In 1961, he became Director of the Museum of Fine Arts, Houston where he served for six years and that acted as a Consulting Director. Sweeney’s tenure at the MFAH was characterized by flamboyance and notoriety. As a condition of his employment, a Director’s Acquisition fund was established with which he acquired significant works of contemporary art. He terminated the annual regional exhibitions in an effort to raise the international profile of the MFAH. Known for his innovative installation techniques—he used rods to project paintings from the wall at the Guggenheim—Sweeney utilized the new Cullinan Hall to its best advantage by suspending canvases on wires from the ceiling. During his tenure as Director, he collected heavily in the art of the Americas, adding hundreds of North American and MesoAmerican pieces to the museum’s collection, and even enlisted Brown & Root to construct a road into the Mexican rainforests so that a sixteen-ton Olmec Head could be displayed on the lawn of the MFAH before finding a permanent home at the new Mexican National Museum of Anthropology.

During Sweeney’s tenure as director, Ima Hogg’s personal residence at Bayou Bend was transformed into the MFAH’s house museum for American decorative arts, and he persuaded his longtime friend, Ludwig Mies van der Rohe, to create detailed drawings for the planned second phase of additions to the museum that became the Brown Pavilion. He also served as a member of the President’s National Arts Council, and as a member of the Arts Council of Ireland.

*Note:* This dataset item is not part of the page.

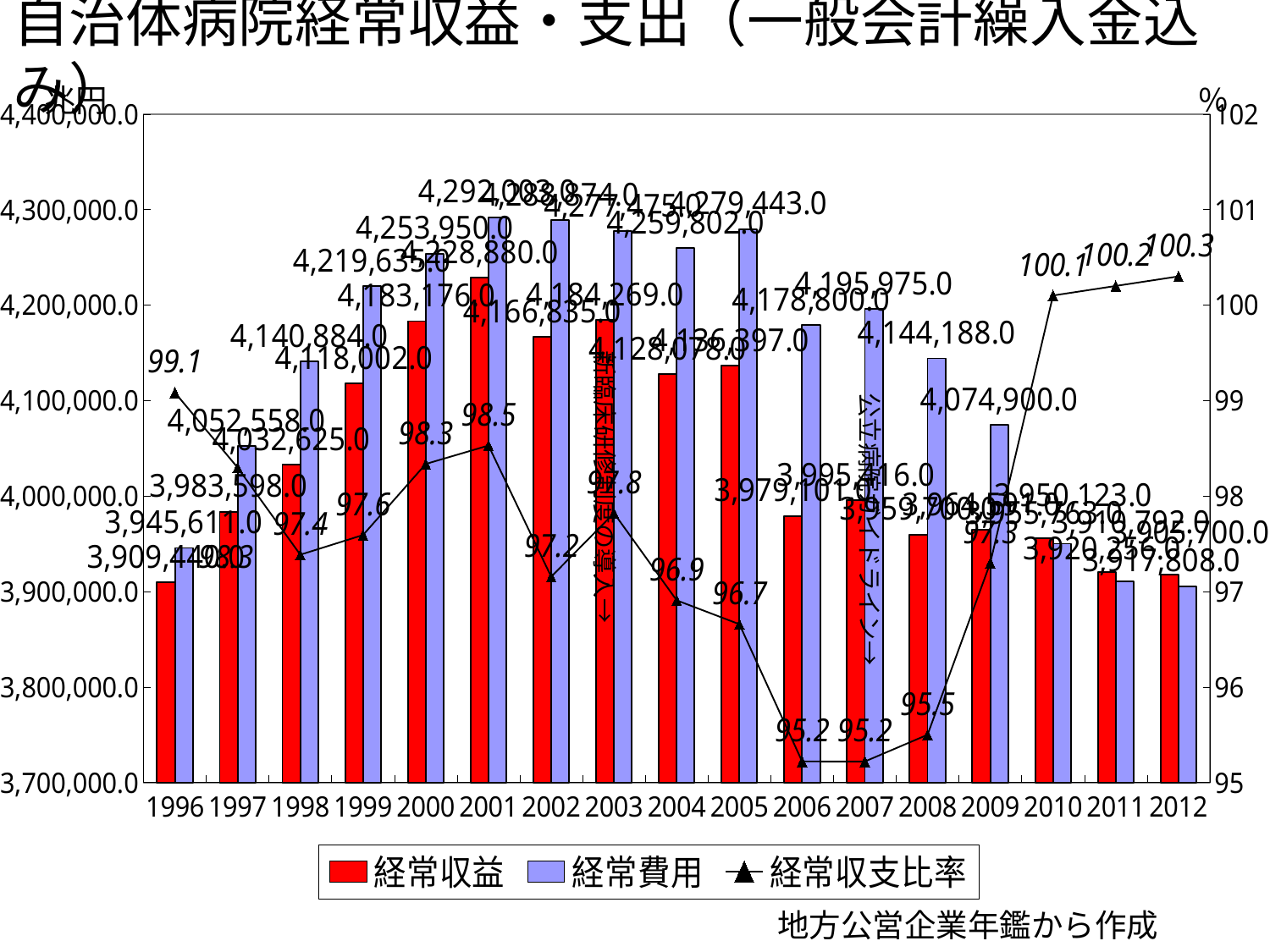
What is the 経常費用 value for 2009? 4,074,900.0 What is the 経常収支比率 value for 2012? 100.3 What kind of chart is shown on the slide? A combined bar and line chart In which year is the 経常収支比率 highest? 2012 Does the 経常収支比率 line rise or fall from 2006 to 2012? rise Is the 経常費用 value for 2012 greater or less than 4,000,000.0? less What is the difference between 経常費用 and 経常収益 in 2000? 70,774.0 In which year is the 経常収益 bar highest? 2001 How many series does the legend list? 3 What is the 経常収益 value for 1999? 4,118,002.0 Which is larger in 2006, 経常収益 or 経常費用? 経常費用 How many years are shown on the x axis? 17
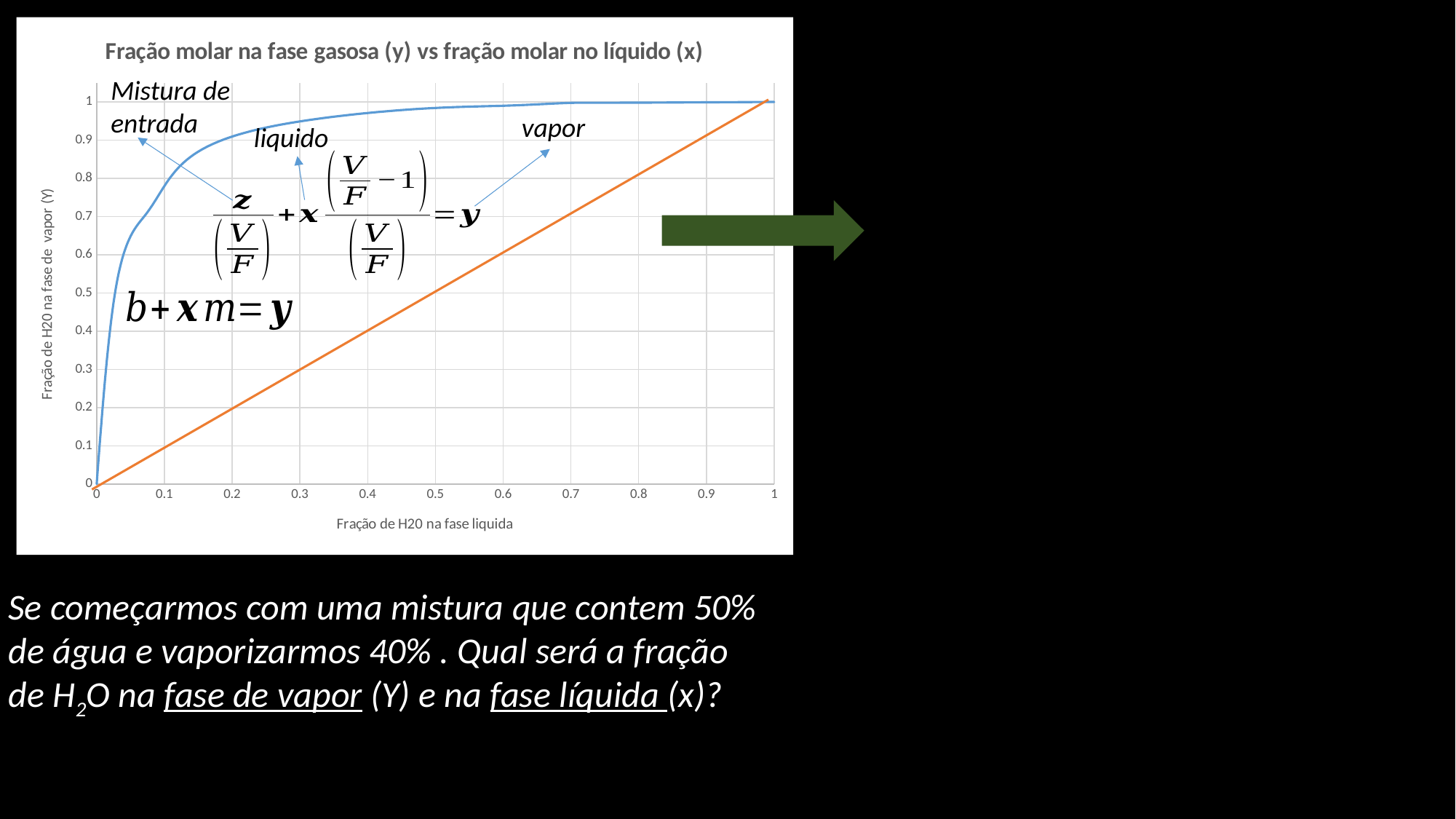
What kind of chart is shown on the slide? line chart What is the highest value shown on the y axis of the chart? 1 How many lines are plotted on the chart? 2 At x = 0.3, which line has the higher value, the blue curve or the orange line? the blue curve What is the title of the chart? Fração molar na fase gasosa (y) vs fração molar no líquido (x) Is the value of the blue curve at x = 0.5 greater or less than 0.9? greater Is the value of the orange line at x = 0.2 greater or less than 0.3? less Is the value of the blue curve at x = 0.1 greater or less than 0.7? greater What is the label of the x axis of the chart? Fração de H20 na fase liquida Does the blue curve rise or fall as x increases from 0 to 1? rise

In the year following his departure from the MFAH, Sweeney continued to work as a consultant to supervise the architectural planning process for the museum. During the 1970s he acted as interim Director of the National Gallery in Canberra, he chaired the executive committee of the Israel Museum, he became President of the International Association of Art Critics, and he served as an advisory editor for Partisan Review. He also continued a lifelong career in art criticism, completing a book on Chillida shortly before his death in 1986.